§ **EXERCISE DIRECTIONS**: Exact copies are required of the lines from the line containing "At what distance from the lens" through the final line of the listing, both included, and of no other lines.

§ **RECORD EXTRACTS**:

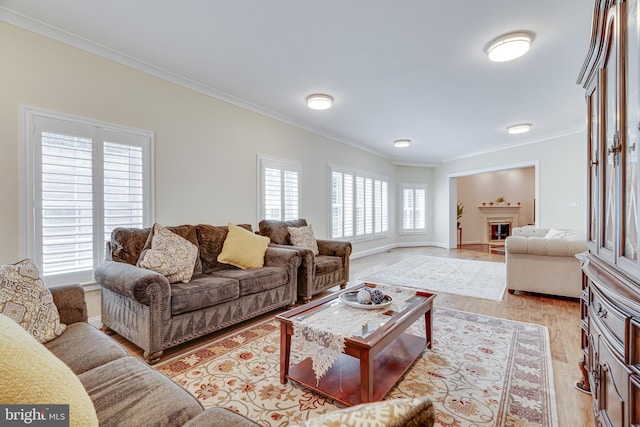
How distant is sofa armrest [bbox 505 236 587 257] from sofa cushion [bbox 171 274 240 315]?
3.65 metres

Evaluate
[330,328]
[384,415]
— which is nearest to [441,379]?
[330,328]

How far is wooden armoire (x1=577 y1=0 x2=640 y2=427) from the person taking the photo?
101 centimetres

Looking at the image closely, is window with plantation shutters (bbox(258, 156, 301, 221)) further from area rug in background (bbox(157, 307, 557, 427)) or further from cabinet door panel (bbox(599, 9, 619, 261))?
cabinet door panel (bbox(599, 9, 619, 261))

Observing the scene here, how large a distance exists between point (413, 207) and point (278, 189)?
5.47 m

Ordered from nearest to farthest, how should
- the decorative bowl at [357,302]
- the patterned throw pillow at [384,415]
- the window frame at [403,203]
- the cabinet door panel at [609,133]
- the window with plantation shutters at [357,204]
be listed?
1. the patterned throw pillow at [384,415]
2. the cabinet door panel at [609,133]
3. the decorative bowl at [357,302]
4. the window with plantation shutters at [357,204]
5. the window frame at [403,203]

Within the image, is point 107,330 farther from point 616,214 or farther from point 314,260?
point 616,214

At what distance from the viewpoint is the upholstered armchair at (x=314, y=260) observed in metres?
3.59

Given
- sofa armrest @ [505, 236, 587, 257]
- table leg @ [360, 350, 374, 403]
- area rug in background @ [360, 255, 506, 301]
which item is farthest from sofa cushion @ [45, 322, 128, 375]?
sofa armrest @ [505, 236, 587, 257]

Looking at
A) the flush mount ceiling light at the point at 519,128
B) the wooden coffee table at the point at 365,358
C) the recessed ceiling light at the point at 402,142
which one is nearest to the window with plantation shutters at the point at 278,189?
the recessed ceiling light at the point at 402,142

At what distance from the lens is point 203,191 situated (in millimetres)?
3797

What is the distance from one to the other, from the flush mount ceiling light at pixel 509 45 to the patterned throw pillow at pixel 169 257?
3.40 m

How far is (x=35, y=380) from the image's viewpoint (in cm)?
58

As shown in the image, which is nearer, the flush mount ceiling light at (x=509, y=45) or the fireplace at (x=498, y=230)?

§ **EXERCISE ANSWER**:
At what distance from the lens is point 203,191 situated (in millimetres)?
3797

What is the distance from one to the other, from the flush mount ceiling light at pixel 509 45 to the patterned throw pillow at pixel 169 257?
3.40 m

How far is (x=35, y=380) from the image's viewpoint (in cm)?
58

As shown in the image, which is nearer, the flush mount ceiling light at (x=509, y=45) or the fireplace at (x=498, y=230)?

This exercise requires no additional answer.